I am trying to build a GNN model on a heterogenous graph. The goal is to build a link prediction model. It looks like the chapters in the DGL website do not cover many topics, and I am stuck

This is what my graph looks like:
Graph(num_nodes={‘customer’: 8813, ‘product’: 157466},
num_edges={(‘customer’, ‘browsed’, ‘product’): 860771, (‘customer’, ‘purchased’, ‘product’): 68367},
metagraph=[(‘customer’, ‘product’, ‘browsed’), (‘customer’, ‘product’, ‘purchased’)])

The customer nodes have 932 features, and the product nodes, 5641 features.

My code looks like this:

class RGCN(nn.Module):

def __init__(self, in_feats_dict, hid_feats_customer, hid_feats_product, out_feats, rel_names):
    super().__init__()

    # Create a dictionary to store the RGCN layers for each node type
    self.conv1_dict = nn.ModuleDict({
        node_type: dglnn.HeteroGraphConv({
            rel: dglnn.GraphConv(in_feats_dict[node_type].shape[1], 
            hid_feats_customer if node_type == 'customer' else hid_feats_product).double()
            for rel in rel_names
        }, aggregate='sum')
        for node_type in in_feats_dict
    })

    self.conv2_dict = nn.ModuleDict({
        node_type: dglnn.HeteroGraphConv({
            rel: dglnn.GraphConv(hid_feats_customer if node_type == 'customer' else hid_feats_product, out_feats)
            for rel in rel_names
        }, aggregate='sum')
        for node_type in in_feats_dict
    })

    
def forward(self, graph, inputs):
    # inputs are features of nodes
    h = {node_type: self.conv1_dict[node_type](graph, inputs)
         for node_type in inputs.keys()}
    h = {k: F.relu(v) for k, v in h.items()}
    h = {node_type: self.conv2_dict[node_type](graph, h[node_type])
         for node_type in h.keys()}
    return h

class HeteroDotProductPredictor(nn.Module):
def forward(self, graph, h, etype):
# h contains the node representations for each node type computed from
# the GNN defined in the previous section (Section 5.1).
with graph.local_scope():
graph.ndata[‘h’] = h
graph.apply_edges(fn.u_dot_v(‘h’, ‘h’, ‘score’), etype=etype)
return graph.edges[etype].data[‘score’]

def construct_negative_graph(graph, k, etype):
utype, _, vtype = etype
src, dst = graph.edges(etype=etype)
neg_src = src.repeat_interleave(k)
neg_dst = torch.randint(0, graph.num_nodes(vtype), (len(src) * k,))
return dgl.heterograph(
{etype: (neg_src, neg_dst)},
num_nodes_dict={ntype: graph.num_nodes(ntype) for ntype in graph.ntypes})

class Model(nn.Module):
def init(self, in_feats_dict, hid_feats_customer, hid_feats_product, out_feats, rel_names):
super().init()
self.sage = RGCN(in_feats_dict, hid_feats_customer, hid_feats_product, out_feats, rel_names)
self.pred = HeteroDotProductPredictor()
def forward(self, g, neg_g, inputs, etype):
h_customer = self.sage(g, inputs)
h_product = self.sage(g, inputs)
return self.pred(g, h_customer, etype), self.pred(neg_g, h_customer, etype)

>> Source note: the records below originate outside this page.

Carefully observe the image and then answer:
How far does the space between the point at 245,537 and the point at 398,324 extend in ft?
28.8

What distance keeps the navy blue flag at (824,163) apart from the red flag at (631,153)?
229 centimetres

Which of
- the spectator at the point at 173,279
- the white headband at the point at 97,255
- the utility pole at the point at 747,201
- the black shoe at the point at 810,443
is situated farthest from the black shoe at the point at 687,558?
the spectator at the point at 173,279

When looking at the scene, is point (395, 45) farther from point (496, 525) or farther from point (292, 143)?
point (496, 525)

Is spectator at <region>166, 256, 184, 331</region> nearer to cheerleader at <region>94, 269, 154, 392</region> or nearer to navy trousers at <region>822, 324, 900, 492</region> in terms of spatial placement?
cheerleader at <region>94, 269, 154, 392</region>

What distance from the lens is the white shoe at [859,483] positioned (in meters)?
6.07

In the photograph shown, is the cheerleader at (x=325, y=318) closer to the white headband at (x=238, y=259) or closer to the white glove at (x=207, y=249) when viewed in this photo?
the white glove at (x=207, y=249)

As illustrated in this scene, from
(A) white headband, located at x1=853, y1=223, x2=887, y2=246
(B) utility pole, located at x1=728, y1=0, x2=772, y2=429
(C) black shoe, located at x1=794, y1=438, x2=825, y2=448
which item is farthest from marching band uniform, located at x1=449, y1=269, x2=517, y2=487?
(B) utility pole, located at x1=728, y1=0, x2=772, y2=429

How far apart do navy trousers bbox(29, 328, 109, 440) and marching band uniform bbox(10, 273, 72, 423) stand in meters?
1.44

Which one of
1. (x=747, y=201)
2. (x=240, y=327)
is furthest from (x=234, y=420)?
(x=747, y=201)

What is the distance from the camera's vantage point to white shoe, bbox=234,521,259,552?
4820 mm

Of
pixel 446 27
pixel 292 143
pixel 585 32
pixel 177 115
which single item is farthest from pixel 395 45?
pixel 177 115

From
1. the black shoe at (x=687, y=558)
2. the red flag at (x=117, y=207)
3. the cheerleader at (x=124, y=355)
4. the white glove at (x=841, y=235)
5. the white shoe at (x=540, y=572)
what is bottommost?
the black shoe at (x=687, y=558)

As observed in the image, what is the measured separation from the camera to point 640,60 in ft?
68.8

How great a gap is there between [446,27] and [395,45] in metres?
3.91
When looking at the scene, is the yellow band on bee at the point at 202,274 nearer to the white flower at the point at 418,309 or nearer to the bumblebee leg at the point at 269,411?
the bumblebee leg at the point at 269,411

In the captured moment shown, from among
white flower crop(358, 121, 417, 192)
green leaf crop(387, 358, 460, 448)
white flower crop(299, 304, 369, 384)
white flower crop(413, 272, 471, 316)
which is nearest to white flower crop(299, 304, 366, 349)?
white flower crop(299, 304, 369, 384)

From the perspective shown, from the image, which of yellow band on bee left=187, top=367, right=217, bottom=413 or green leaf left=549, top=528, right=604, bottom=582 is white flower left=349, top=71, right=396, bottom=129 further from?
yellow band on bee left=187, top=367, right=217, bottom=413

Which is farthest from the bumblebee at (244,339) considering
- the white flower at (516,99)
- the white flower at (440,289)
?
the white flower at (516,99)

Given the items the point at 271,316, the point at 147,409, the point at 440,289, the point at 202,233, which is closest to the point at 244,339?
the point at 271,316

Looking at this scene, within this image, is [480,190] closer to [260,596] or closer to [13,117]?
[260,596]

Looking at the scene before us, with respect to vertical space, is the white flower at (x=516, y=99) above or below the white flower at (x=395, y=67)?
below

def compute_loss(pos_score, neg_score):
# Margin loss
n_edges = pos_score.shape[0]
return (1 - pos_score + neg_score.view(n_edges, -1)).clamp(min=0).mean()

cust_feats = cust_prod_graph.nodes[‘customer’].data[‘cust_features’]
prod_feats = cust_prod_graph.nodes[‘product’].data[‘prod_features’]
node_features = {‘customer’: cust_feats, ‘product’: prod_feats}

model = Model(node_features, 20,10,16, cust_prod_graph.etypes)

opt = torch.optim.Adam(model.parameters())

negative_graph= construct_negative_graph(cust_prod_graph, 1000, (‘customer’, ‘purchased’, ‘product’))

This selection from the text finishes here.